Note that if you do switch kernels, it's like any other kernel restart - you lose any variables/functions/etc. that were defined in the notebook, and you'll have to run all your code from scratch.
We can prove this is using a different environment a few ways. First run the code below in your notebook:
import sys
sys.executable
You'll see this points to something like /home/josh/anaconda3/envs/demo-env/bin/python
; notice that it's under
envs
. Your normal Python executable, with Anaconda, would be something like /home/josh/anaconda3/bin/python
.
Second, try to import a package installed in the "base" environment that you didn't install in this one, like numpy
.
You'll get an ImportError
.
Now you can install packages in this environment, and not worry about screwing up other environments. As long as you create one environment for each project you're working on, you don't have to worry about one project messing up another one. Speaking of installing...
You'll want to install packages from the command line. Don't use the
%conda
magic in the notebook
as that will affect the "base" environment and not our custom one! Instead, go to the terminal and activate
your environment, e.g.
(base) $ conda activate demo-env
(demo-env) $
Then you can use conda install
to install new packages:
(demo-env) $ conda install numpy
If you ever need to clean up an environment, you'll want to both 1) delete the environment and 2) delete the kernel. (If you don't delete the kernel, you just have a kernel that will try to call a Python that doesn't exist.) To delete the environment, make sure it's not the active environment, then do:
(base) $ conda env remove -n demo-env
Remove all packages in environment /home/josh/anaconda3/envs/demo-env:
replacing "demo-env" with whatever you called your environment.

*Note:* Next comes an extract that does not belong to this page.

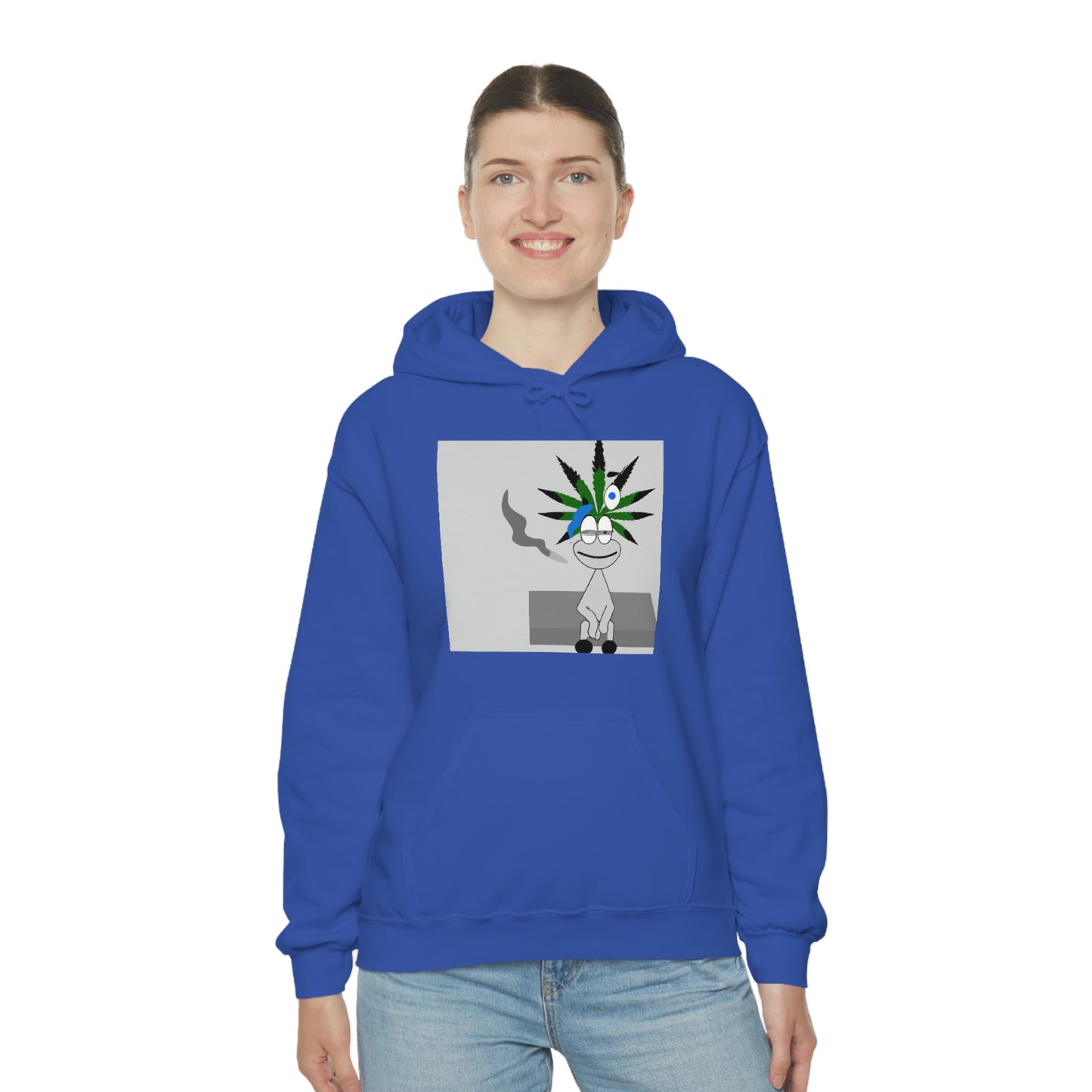 Valerian Kite - Stoner Hoodie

Even if it doesn't list any packages, this message means it succeeded. Then to delete the kernel, do:
(base) $ jupyter kernelspec uninstall demo-env
Kernel specs to remove:
demo-env /home/josh/.local/share/jupyter/kernels/demo-env
Remove 1 kernel specs [y/N]: y
[RemoveKernelSpec] Removed /home/josh/.local/share/jupyter/kernels/demo-env
Answer "y" when prompted, and this message indicates the kernel was removed - it should no longer show up as an option for your notebooks in Jupyter Lab.